Since the move, Rahman has made some other changes, too. A laminated menu has replaced a printed version that had become dusty over the years, pointing as it did towards the restaurant's takes on curry house standards. This new menu exhibits a bolder confidence, proudly advertising delicacies like shutki bharta, a mash of fish left to dry in the sun, and borhani, a yogurt based drink made spicy and zesty with cilantro and chilies. Above the steam table you will find several sweets that were not previously (or regularly) available. There are little Bengali donuts—bhapa pitha, steamed rice cakes with cores of shredded coconut cooked in brown sugar ($2), and chom chom, a sugar bomb of cooked milk dripping with syrup.

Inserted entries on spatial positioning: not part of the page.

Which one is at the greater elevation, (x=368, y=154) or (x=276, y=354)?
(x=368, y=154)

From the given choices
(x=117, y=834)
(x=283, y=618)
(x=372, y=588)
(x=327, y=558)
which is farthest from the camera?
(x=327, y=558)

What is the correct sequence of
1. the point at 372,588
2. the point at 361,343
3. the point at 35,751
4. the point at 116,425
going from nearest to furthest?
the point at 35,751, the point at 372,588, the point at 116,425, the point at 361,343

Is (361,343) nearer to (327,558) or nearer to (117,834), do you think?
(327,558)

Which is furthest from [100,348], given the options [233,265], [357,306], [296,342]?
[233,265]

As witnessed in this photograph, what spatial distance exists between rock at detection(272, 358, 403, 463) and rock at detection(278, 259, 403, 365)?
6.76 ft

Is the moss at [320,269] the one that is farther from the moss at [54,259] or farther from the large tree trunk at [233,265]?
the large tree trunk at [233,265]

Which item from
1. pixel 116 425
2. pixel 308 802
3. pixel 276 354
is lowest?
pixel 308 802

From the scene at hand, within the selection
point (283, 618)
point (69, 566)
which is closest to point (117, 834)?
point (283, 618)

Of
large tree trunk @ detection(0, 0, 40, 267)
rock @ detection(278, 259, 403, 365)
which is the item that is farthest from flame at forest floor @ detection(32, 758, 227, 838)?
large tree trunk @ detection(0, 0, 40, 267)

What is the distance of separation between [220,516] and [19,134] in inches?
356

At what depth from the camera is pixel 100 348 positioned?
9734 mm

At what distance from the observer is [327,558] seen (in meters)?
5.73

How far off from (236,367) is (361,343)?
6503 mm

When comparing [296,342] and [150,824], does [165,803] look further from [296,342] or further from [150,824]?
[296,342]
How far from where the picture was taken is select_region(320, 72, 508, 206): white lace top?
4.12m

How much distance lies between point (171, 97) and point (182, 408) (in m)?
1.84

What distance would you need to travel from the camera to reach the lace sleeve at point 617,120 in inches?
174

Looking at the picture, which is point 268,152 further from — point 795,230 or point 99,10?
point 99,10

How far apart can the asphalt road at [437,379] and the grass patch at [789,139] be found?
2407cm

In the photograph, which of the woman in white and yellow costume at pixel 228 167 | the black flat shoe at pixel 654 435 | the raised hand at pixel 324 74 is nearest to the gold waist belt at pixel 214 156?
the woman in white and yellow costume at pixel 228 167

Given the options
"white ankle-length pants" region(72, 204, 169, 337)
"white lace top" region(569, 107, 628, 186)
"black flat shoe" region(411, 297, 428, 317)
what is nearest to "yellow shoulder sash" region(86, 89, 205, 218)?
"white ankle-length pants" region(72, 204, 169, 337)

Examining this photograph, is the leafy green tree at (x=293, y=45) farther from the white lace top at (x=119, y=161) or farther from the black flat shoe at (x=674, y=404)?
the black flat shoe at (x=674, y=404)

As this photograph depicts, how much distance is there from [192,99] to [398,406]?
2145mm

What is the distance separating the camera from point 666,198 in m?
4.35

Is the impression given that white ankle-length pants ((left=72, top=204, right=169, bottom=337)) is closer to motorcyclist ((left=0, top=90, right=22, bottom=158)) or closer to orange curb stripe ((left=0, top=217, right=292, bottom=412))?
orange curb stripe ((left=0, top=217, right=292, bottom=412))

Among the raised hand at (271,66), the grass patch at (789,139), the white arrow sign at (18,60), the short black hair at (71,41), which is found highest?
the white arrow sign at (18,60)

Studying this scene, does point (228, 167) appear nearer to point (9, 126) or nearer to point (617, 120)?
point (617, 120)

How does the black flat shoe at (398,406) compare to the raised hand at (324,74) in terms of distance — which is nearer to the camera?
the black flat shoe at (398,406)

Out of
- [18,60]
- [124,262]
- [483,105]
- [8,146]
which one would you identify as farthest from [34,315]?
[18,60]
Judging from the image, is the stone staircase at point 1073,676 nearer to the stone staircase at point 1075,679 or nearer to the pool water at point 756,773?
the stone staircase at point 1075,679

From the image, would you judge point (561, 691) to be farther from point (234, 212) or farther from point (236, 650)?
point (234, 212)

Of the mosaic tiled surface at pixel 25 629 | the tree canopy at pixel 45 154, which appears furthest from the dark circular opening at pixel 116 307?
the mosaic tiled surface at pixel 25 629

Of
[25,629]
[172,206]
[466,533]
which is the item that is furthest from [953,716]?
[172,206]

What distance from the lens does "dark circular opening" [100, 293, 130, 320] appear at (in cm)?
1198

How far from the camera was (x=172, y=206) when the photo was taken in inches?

But time and time again, we find the kitchen's most delicious work to be their bhartas, chutney-like mashes laced with fiery, wasabi-like mustard oil. When eating, treat them like a condiment: separate a bit by hand, then mix it with rice and, viola, eat. Many bharta are made with vegetables, such as smoky eggplant, while others highlight fish, tubers, and chilies. Our favorite is the coarse and incendiary dried chili variety, more napalm than condiment. I can't remember the last meal I had there without it.
Caught up in the business of extolling the incredibly funky virtues of that shutki bharta, we failed to even once highlight Neerob's chickpea bharta. The fibrous chickpea base makes for a drier mash than the vegetable bhartas like tomato and eggplant, which are quite moist, and so it's best not eaten alone. Still, the mustard oil and vibrant red chili flakes add a gentle heat to the chickpea's robust flavor. The texture is soft but blocky, with the occasional pop of crunchy raw white onion.
This is Bangladeshi food that's kind to strangers and beginners, much more so than the dried fish variety; so if you're cautiously looking for an introduction to one of the cuisine's most delicious dishes, add this to your plate. Given that smaller $1 portions are available, there's no need to just order one: pair the chickpea with the tomato and dried chilies and shrimp bhartas for a diverse range of flavors. You won't ever look back. Us? We're still hoping that green banana bharta Rahman fed us once becomes a regular cast member.